Extracted records:
++++++++++++++++++++
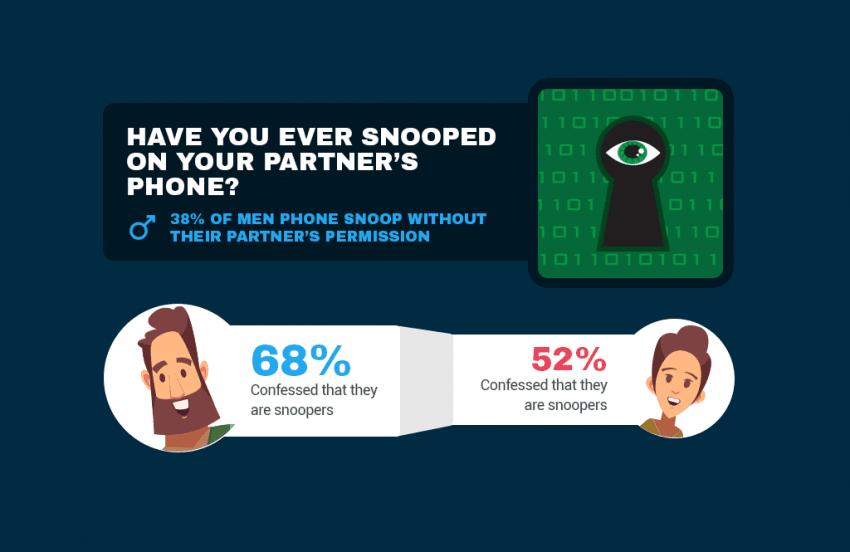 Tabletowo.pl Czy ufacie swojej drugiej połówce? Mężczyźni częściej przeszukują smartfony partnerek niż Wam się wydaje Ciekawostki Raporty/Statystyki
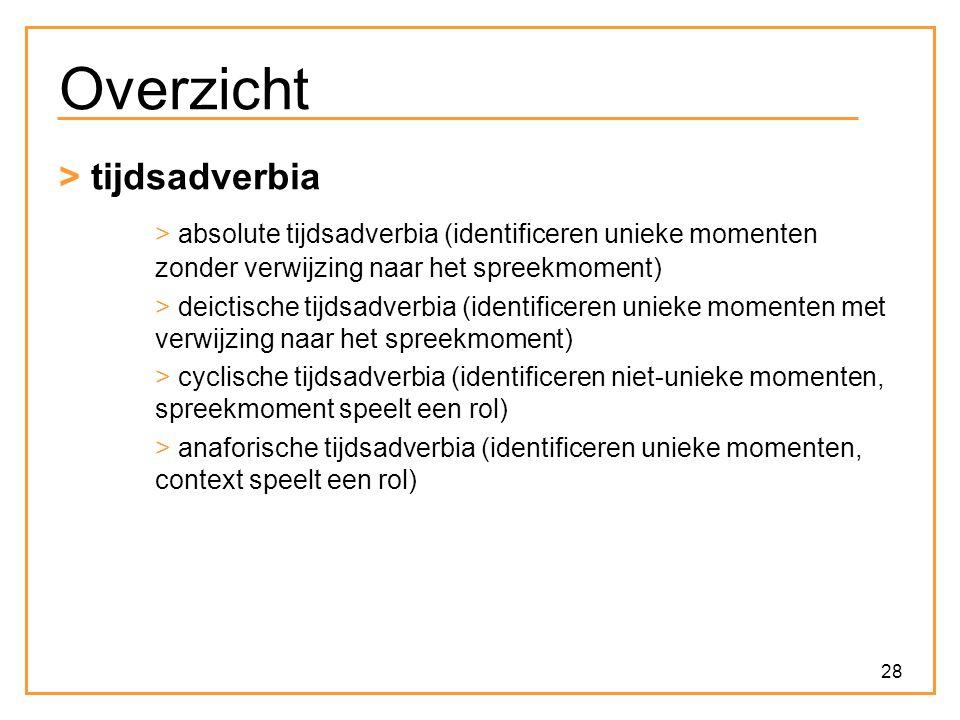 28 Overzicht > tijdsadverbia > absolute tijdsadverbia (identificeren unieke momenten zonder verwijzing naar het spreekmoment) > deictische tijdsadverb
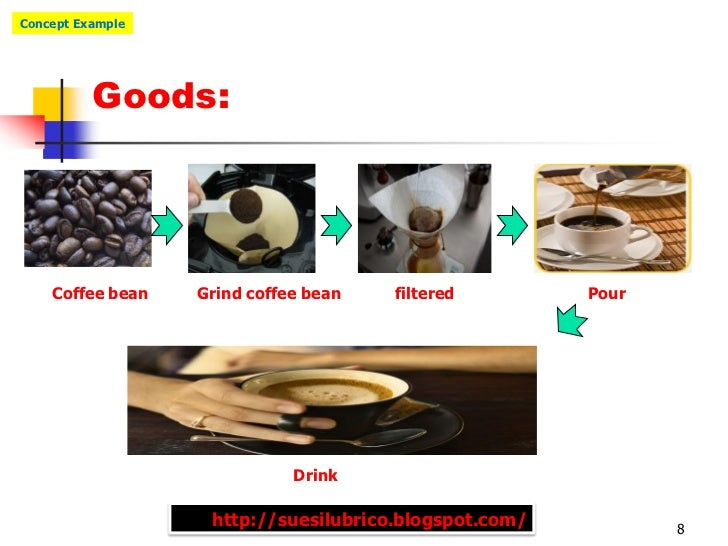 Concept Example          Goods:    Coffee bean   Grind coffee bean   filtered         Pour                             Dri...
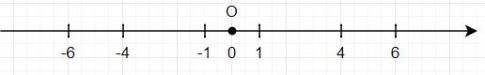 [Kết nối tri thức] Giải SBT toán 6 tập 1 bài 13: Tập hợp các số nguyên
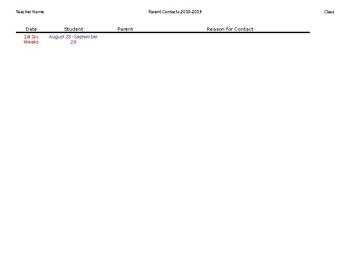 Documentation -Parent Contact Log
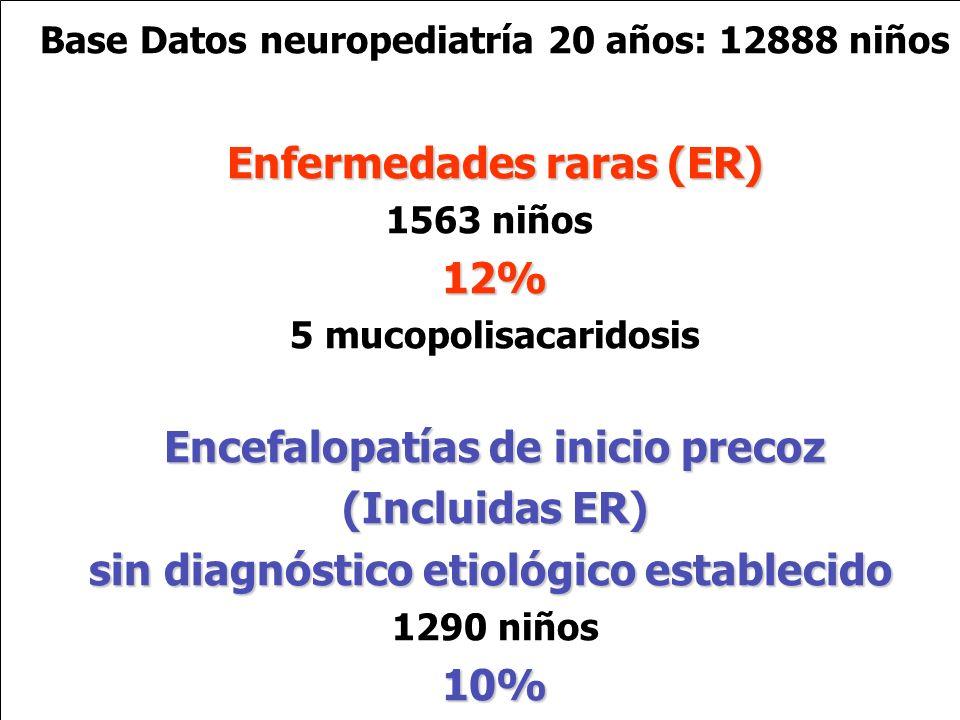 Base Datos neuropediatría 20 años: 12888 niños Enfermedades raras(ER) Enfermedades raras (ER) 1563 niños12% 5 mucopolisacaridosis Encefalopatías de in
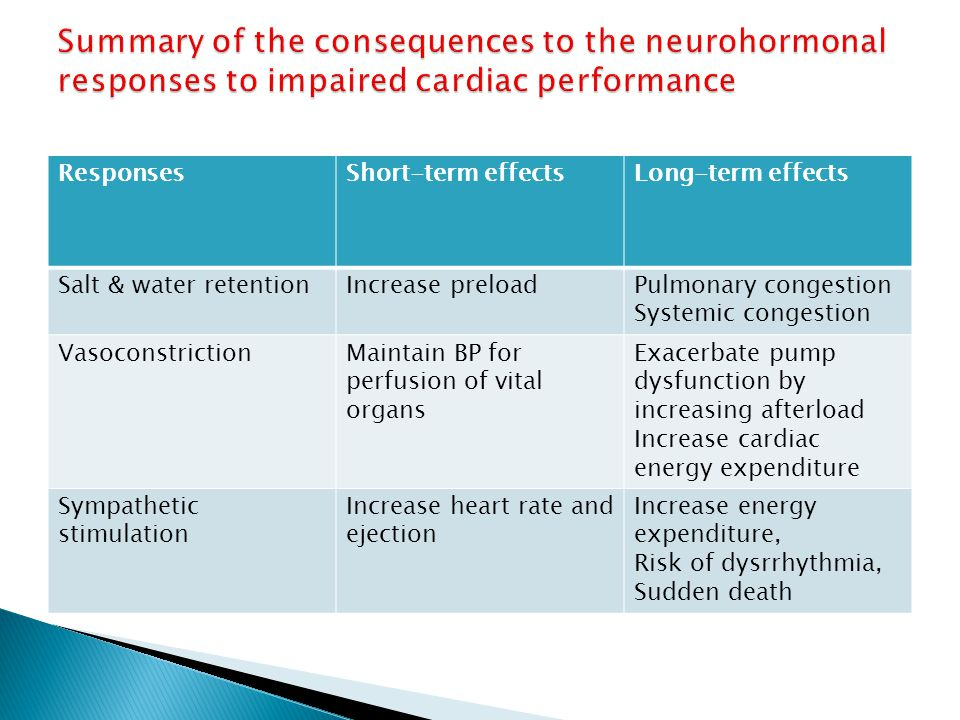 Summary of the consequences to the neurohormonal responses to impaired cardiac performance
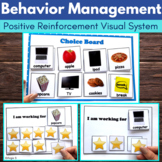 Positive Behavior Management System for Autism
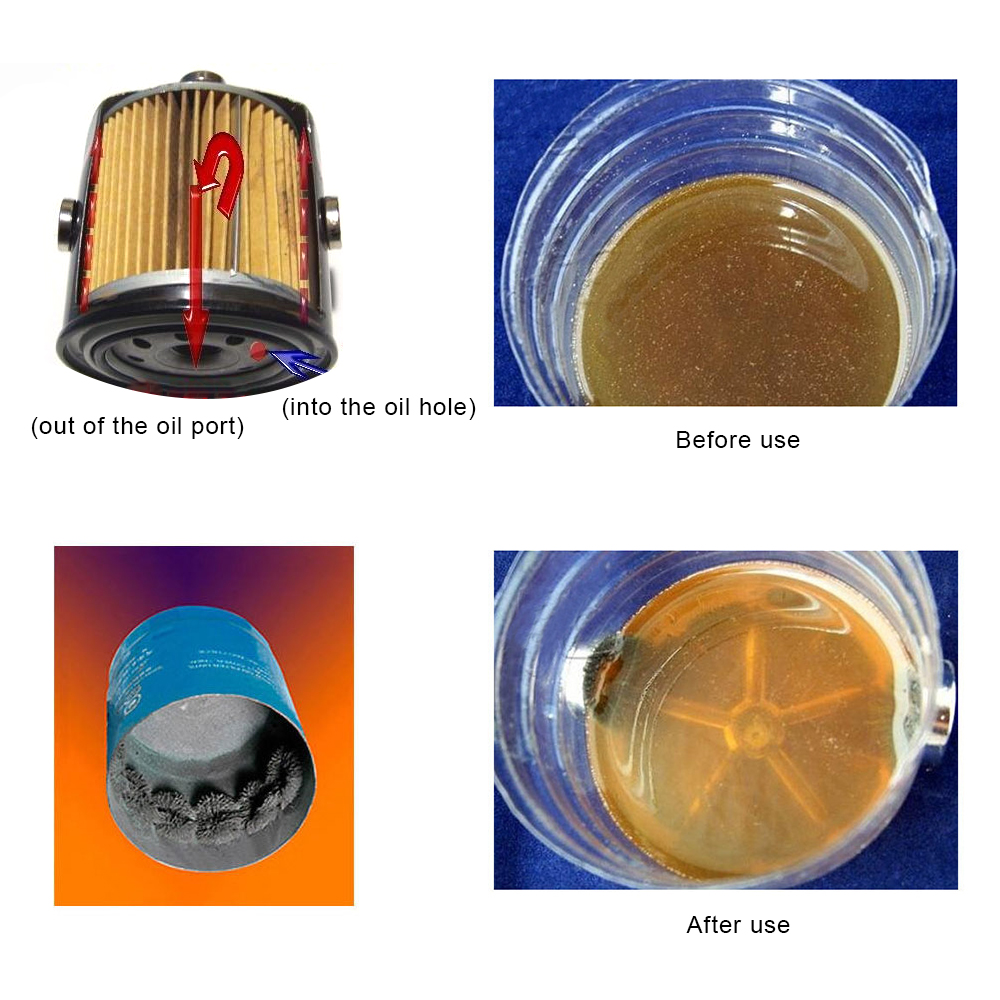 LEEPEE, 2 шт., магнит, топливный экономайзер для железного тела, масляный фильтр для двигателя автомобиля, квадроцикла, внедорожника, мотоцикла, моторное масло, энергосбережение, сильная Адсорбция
++++++++++++++++++++
*How to complete this task:*
Every line above should be reproduced exactly, please, with no pictures included.

*Answer for the task:*
 Tabletowo.pl Czy ufacie swojej drugiej połówce? Mężczyźni częściej przeszukują smartfony partnerek niż Wam się wydaje Ciekawostki Raporty/Statystyki
 28 Overzicht > tijdsadverbia > absolute tijdsadverbia (identificeren unieke momenten zonder verwijzing naar het spreekmoment) > deictische tijdsadverb
 Concept Example          Goods:    Coffee bean   Grind coffee bean   filtered         Pour                             Dri...
 [Kết nối tri thức] Giải SBT toán 6 tập 1 bài 13: Tập hợp các số nguyên
 Documentation -Parent Contact Log
 Base Datos neuropediatría 20 años: 12888 niños Enfermedades raras(ER) Enfermedades raras (ER) 1563 niños12% 5 mucopolisacaridosis Encefalopatías de in
 Summary of the consequences to the neurohormonal responses to impaired cardiac performance
 Positive Behavior Management System for Autism
 LEEPEE, 2 шт., магнит, топливный экономайзер для железного тела, масляный фильтр для двигателя автомобиля, квадроцикла, внедорожника, мотоцикла, моторное масло, энергосбережение, сильная Адсорбция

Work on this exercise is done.